What do you see as some of the challenges that lie ahead in the fight against AIDS?
Well, obviously the challenge of creating an international front—a unified, well-thought-out plan—is enormously complex. I mean right now what you've got is a lot of dueling factions. Some believe the answer is just to get the pills out there. Others argue that we need to get an infrastructure in place before distributing medication. And still others believe that we’ve got to overcome poverty before any of this can happen. Some people don’t think we’re going to solve anything with drugs, that prevention should be the primary emphasis. All of these people are sincere, and they're each right in their own ways. But they're not going to be able to come up with a real solution until they can all get together and jointly come up with a comprehensive plan.
And that’s going to take leadership from the top levels of government. It's not something that activists alone are going to fix. We can provoke it, demand it, and identify it. But until the leadership of the G7 and the leaders of the African, Asian, and other countries involved come to the table together and plot out truly comprehensive solutions, I think we're just going to be throwing money at a problem without solving it.

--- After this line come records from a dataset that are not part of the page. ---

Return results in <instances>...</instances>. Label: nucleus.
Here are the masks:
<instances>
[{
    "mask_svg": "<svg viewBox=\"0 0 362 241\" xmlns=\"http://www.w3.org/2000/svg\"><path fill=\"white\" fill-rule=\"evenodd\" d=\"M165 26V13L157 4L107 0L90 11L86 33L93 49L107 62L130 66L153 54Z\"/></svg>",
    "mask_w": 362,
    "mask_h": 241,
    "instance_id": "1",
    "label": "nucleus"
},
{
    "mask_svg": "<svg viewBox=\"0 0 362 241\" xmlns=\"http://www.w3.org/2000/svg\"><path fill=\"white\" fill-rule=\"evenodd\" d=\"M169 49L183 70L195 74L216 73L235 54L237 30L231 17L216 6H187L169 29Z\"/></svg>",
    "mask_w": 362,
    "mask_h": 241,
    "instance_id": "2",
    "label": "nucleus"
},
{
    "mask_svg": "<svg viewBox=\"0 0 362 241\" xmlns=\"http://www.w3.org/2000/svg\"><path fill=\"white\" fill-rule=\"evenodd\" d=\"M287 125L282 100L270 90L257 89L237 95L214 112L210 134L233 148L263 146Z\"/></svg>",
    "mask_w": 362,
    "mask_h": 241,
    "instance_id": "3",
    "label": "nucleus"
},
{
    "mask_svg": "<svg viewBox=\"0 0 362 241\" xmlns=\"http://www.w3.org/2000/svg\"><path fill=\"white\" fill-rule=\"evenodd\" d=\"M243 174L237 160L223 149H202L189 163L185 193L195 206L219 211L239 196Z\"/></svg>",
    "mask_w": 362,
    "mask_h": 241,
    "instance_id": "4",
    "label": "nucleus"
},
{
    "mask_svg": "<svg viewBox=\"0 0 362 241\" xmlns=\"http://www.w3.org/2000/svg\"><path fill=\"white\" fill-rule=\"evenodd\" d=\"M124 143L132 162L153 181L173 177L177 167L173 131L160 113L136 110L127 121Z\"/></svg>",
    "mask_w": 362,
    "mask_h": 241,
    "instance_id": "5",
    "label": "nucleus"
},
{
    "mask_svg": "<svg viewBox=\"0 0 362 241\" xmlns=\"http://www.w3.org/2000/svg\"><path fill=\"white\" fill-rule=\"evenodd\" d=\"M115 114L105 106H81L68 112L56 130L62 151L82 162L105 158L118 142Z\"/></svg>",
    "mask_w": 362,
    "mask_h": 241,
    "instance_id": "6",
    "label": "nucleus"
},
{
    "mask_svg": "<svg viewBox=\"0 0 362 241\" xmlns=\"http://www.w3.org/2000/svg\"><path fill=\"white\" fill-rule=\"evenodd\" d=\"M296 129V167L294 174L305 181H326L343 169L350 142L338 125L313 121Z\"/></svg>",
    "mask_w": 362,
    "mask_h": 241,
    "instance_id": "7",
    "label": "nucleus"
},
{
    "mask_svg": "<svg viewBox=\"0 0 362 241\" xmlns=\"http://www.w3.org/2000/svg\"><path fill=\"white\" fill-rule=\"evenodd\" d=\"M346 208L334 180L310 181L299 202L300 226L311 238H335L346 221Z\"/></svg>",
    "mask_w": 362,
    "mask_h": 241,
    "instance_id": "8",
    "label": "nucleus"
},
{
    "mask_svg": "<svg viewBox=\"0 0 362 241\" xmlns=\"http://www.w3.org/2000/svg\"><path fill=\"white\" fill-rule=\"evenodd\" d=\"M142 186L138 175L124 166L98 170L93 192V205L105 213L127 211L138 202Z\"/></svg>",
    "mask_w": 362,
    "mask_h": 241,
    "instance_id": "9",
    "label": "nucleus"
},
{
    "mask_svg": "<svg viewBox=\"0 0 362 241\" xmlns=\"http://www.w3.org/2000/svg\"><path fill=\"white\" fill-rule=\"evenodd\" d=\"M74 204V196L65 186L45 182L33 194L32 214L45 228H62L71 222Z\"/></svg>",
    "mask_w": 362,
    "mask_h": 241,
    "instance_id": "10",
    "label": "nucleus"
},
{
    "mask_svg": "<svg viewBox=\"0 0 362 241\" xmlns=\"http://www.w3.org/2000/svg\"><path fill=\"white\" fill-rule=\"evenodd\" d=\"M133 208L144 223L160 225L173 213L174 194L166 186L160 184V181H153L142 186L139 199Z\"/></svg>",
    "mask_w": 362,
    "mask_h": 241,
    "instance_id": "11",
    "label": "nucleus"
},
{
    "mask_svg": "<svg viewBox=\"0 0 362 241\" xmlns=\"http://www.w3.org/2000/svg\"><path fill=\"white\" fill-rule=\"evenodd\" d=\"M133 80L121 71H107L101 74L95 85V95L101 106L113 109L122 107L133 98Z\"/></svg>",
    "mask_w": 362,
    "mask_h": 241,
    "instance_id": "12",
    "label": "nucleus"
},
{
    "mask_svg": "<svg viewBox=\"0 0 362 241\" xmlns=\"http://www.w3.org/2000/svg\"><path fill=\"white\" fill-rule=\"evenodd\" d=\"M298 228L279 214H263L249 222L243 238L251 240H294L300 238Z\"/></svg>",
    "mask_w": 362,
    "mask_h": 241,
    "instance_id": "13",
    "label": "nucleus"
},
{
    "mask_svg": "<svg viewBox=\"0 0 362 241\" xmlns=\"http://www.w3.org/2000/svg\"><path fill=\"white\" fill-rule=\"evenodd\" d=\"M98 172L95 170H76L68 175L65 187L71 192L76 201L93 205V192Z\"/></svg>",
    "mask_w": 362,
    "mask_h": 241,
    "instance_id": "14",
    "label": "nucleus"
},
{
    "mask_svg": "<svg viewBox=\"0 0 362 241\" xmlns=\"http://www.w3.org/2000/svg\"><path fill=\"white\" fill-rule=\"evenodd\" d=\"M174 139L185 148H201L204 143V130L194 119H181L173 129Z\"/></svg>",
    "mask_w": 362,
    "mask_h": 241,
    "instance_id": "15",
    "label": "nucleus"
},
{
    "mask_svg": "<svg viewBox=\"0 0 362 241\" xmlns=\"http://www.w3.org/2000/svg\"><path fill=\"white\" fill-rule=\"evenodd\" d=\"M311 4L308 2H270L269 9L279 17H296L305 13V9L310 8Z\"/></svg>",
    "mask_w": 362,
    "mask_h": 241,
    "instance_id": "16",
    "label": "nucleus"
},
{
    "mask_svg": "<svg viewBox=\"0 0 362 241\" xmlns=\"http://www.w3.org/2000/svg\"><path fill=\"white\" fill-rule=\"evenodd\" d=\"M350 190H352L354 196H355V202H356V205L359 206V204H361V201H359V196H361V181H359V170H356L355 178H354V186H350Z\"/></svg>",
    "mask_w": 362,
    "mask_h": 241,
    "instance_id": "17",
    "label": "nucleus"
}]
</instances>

I think history shows we’ve been doing exactly that with malaria and tuberculosis. We've had cures for those diseases for decades, and they've been available cheaply in developing countries. Yet six million people a year are dying from malaria across Africa. That's just unconscionable. So that to me is the biggest challenge—to get everybody to check their egos at the door and recognize they're all working to try and solve the same problem. Hopefully we will begin this process of building a truly comprehensive approach, so that we can overcome the health care issue once and for all in developing nations.